- Born: 1948 Curlewis, Gunnedah, New South Wales
- Died: 13 December 2010 (aged 62) Maitland, New South Wales
- Occupation: Chief executive
- Employer: Mindaribba Local Aboriginal Land Council
- Title: Aboriginal and Torres Strait Islander Commissioner
- Term: 2002–2005
- Spouse: Robyn
- Children: Five

= Rick Griffiths =

Rick Griffiths (1948 – 13 December 2010) was an Aboriginal Australian activist and representative. He was the CEO of the Mindaribba Local Aboriginal Land Council and one of the final Aboriginal and Torres Strait Islander Commissioners prior to the abolition of the commission.

==Background==
Griffiths was born in 1948 in the town of Curlewis, outside Gunnedah, New South Wales. He subsequently moved to the Hunter Region where he lived for the rest of his life. Griffiths was a passionate rugby league player, coach and administrator, and was responsible for establishing coaching camps for young Aboriginal players. He also established an Aboriginal rugby league coaching clinic at the University of Newcastle, producing up to 60 Aboriginal coaches, with many going on to become prominent coaches in their own communities.

==Career==
Griffiths became involved in Aboriginal affairs in 1982 when he co-ordinated the Aboriginal Home Care pilot program.

He was subsequently appointed as the chief executive officer of the Mindaribba Local Aboriginal Land Council in 1992, considered by government to be the best of the 119 land councils. In his capacity as CEO, Griffiths became involved in deliberations concerning land development and mining on Aboriginal lands.
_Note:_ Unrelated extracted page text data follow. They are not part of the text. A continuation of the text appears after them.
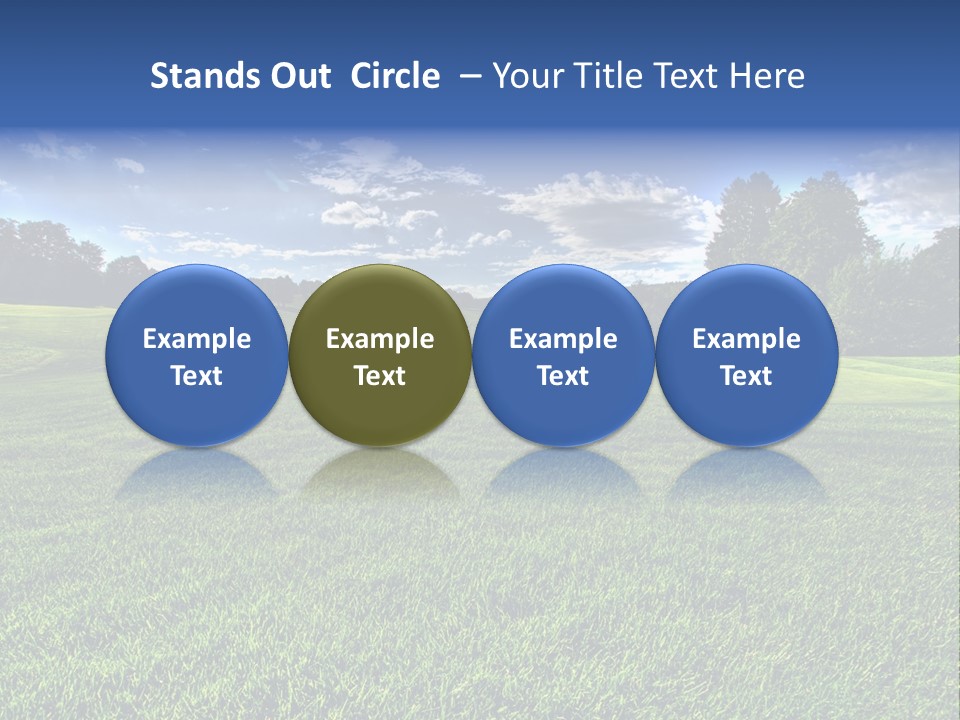 Stands Out Circle – Your Title Text Here

Example Text

Example Text

Example Text

Example Text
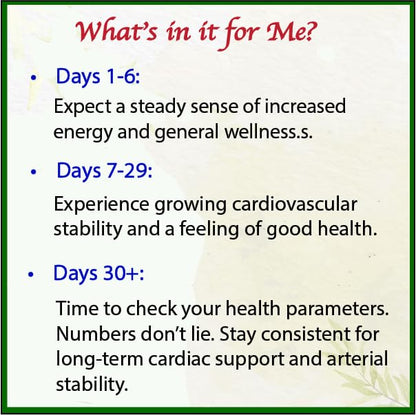 What's in it for Me?

• Days 1-6:
Expect a steady sense of increased energy and general wellness.s.

• Days 7-29:
Experience growing cardiovascular stability and a feeling of good health.

• Days 30+:
Time to check your health parameters. Numbers don't lie. Stay consistent for long-term cardiac support and arterial stability.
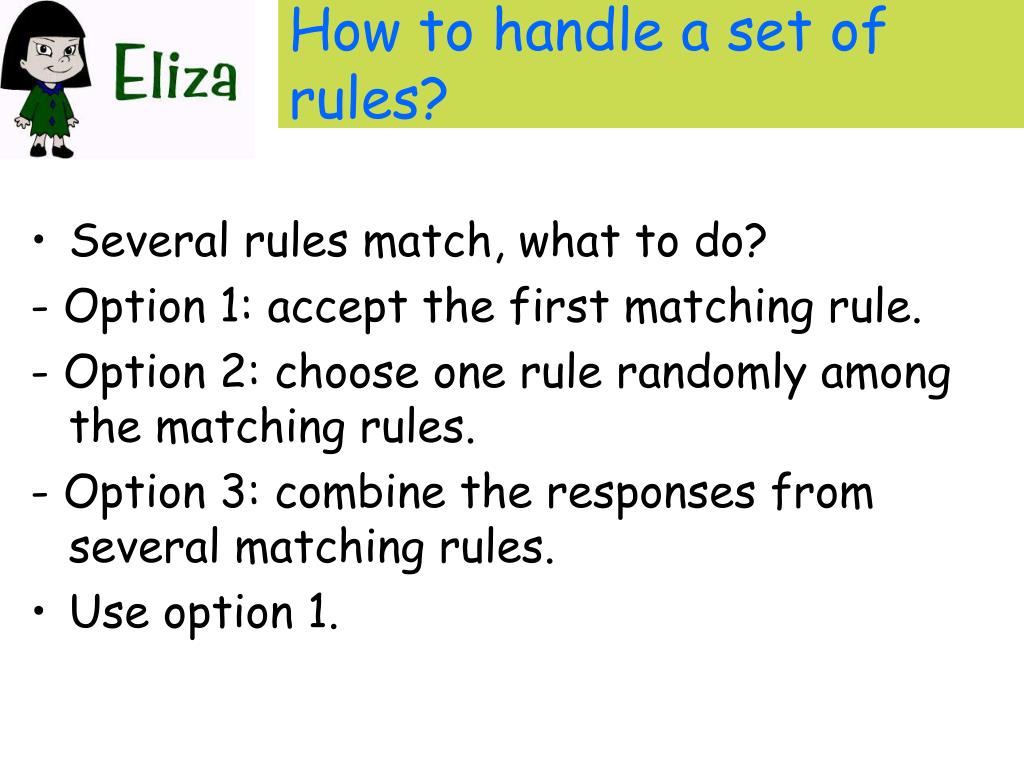 Eliza

How to handle a set of rules?

• Several rules match, what to do?
- Option 1: accept the first matching rule.
- Option 2: choose one rule randomly among the matching rules.
- Option 3: combine the responses from several matching rules.
• Use option 1.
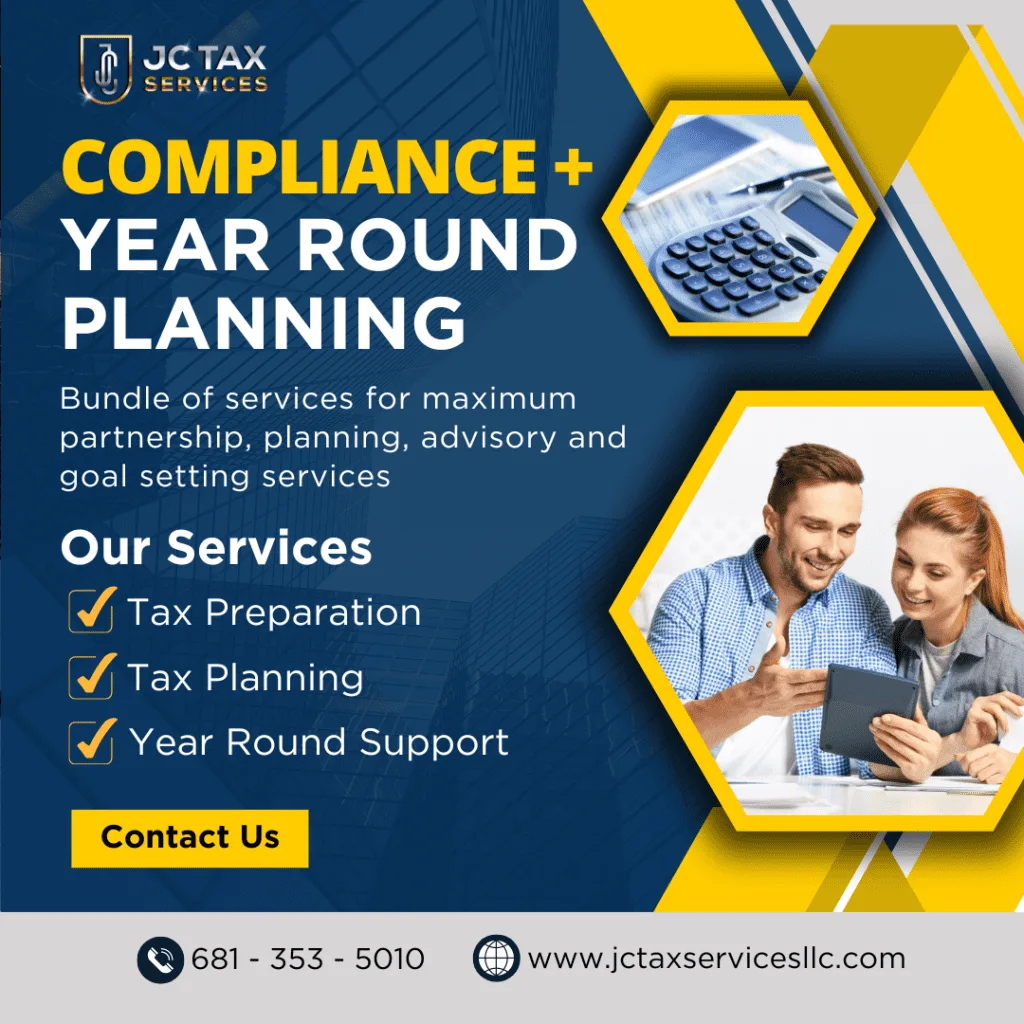 JC TAX SERVICES

COMPLIANCE + YEAR ROUND PLANNING

Bundle of services for maximum partnership, planning, advisory and goal setting services

Our Services

Tax Preparation

Tax Planning

Year Round Support

Contact Us

681 - 353 - 5010

www.jctaxservicesllc.com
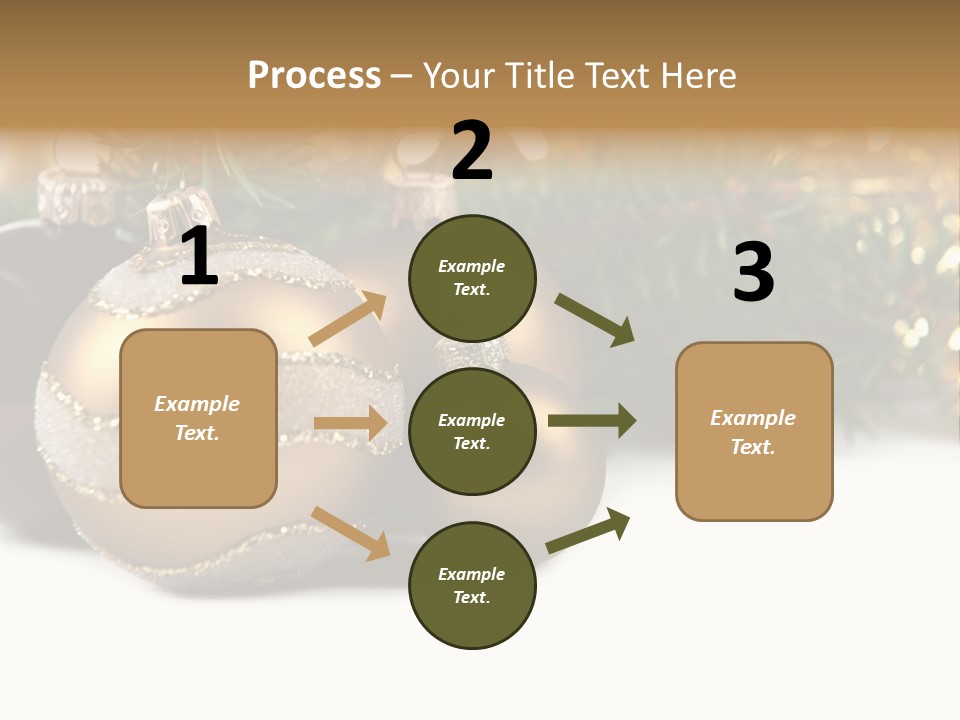 Process – Your Title Text Here

1

Example Text.

2

Example Text.

Example Text.

Example Text.

3

Example Text.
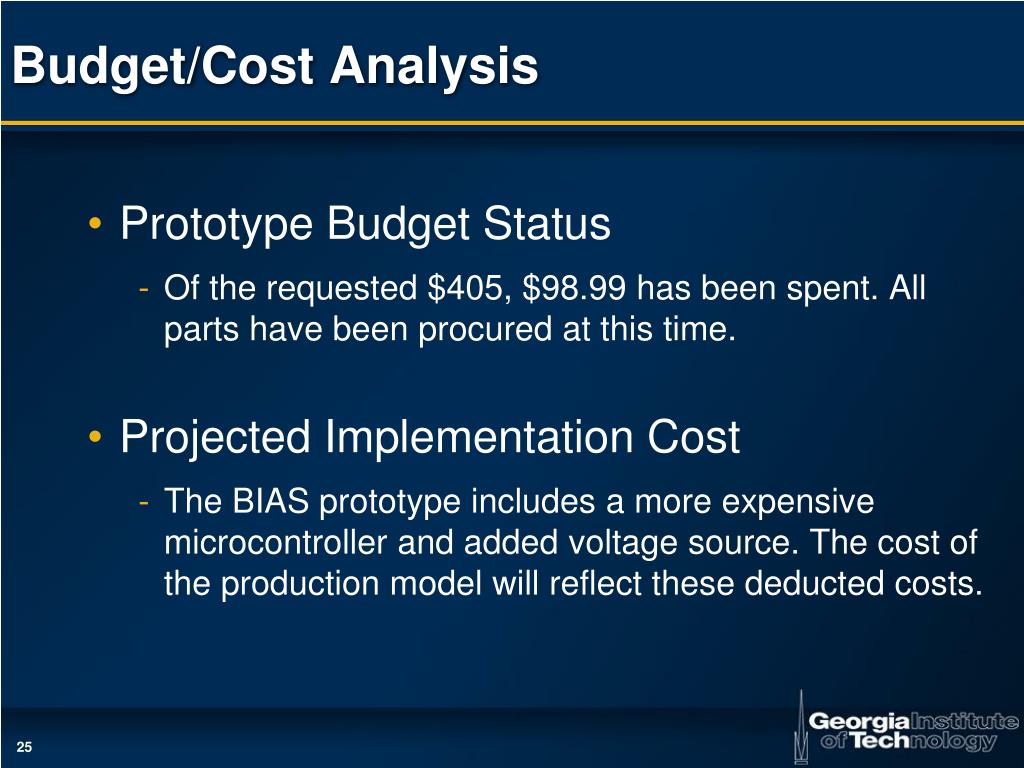 Budget/Cost Analysis

• Prototype Budget Status
- Of the requested \$405, \$98.99 has been spent. All parts have been procured at this time.

• Projected Implementation Cost
- The BIAS prototype includes a more expensive microcontroller and added voltage source. The cost of the production model will reflect these deducted costs.

25

Georgia Institute of Technology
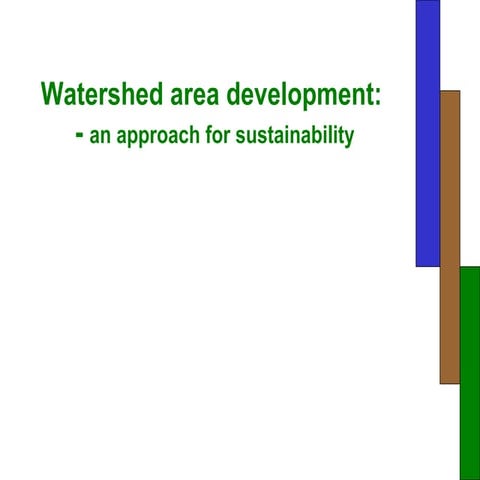 Watershed area development:

- an approach for sustainability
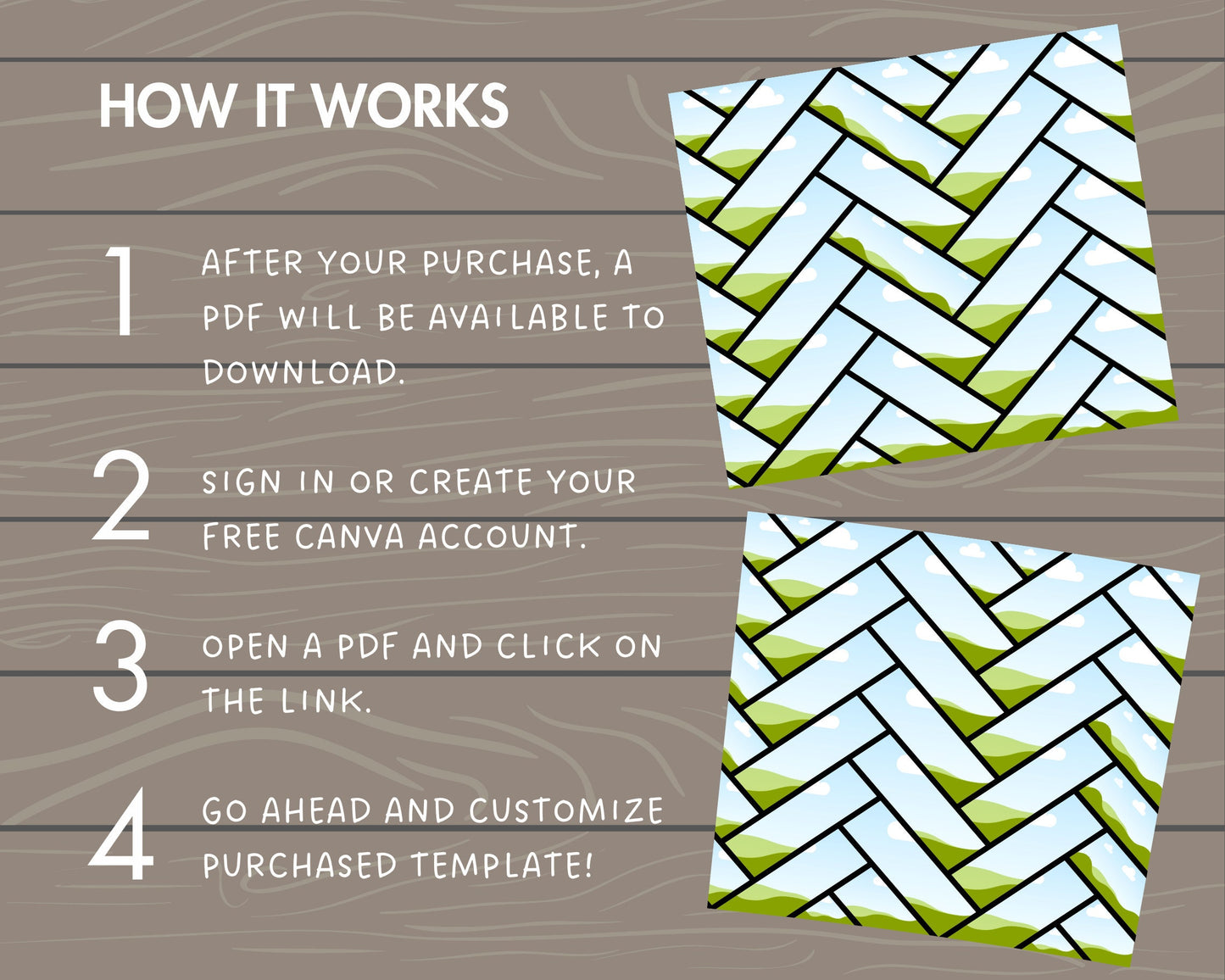 HOW IT WORKS

1

AFTER YOUR PURCHASE, A PDF WILL BE AVAILABLE TO DOWNLOAD.

2

SIGN IN OR CREATE YOUR FREE CANVA ACCOUNT.

3

OPEN A PDF AND CLICK ON THE LINK.

4

GO AHEAD AND CUSTOMIZE PURCHASED TEMPLATE!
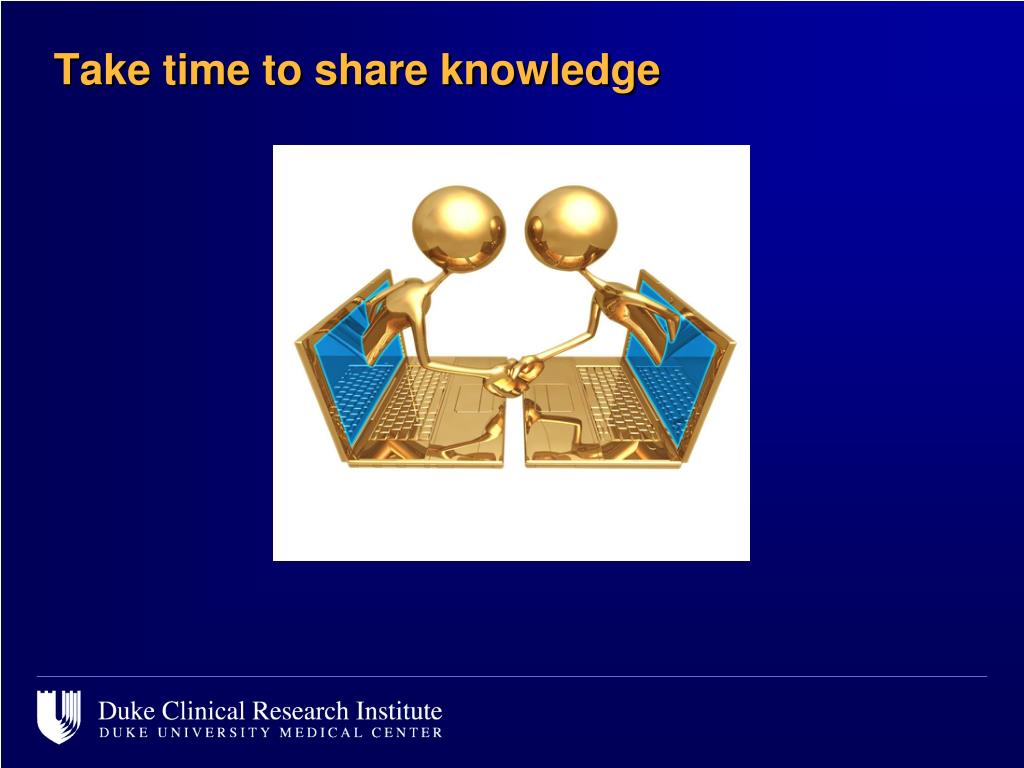 Take time to share knowledge

Duke Clinical Research Institute
DUKE UNIVERSITY MEDICAL CENTER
In 2002, Griffiths was elected to the Aboriginal and Torres Strait Islander Commission (ATSIC) as Commissioner for the Eastern Zone. He remained in that position until ATSIC was abolished by the Howard government in 2005.

In 2005, an image of Griffiths was printed on local school "currency" used to train students about the value of money.

In 2007, Griffiths was described in the New South Wales Legislative Assembly as "a man of vast experience and great ability who has long championed the cause of Aboriginal Australians".

In late 2010 Griffiths was diagnosed with lung cancer. He died on 13 December 2010.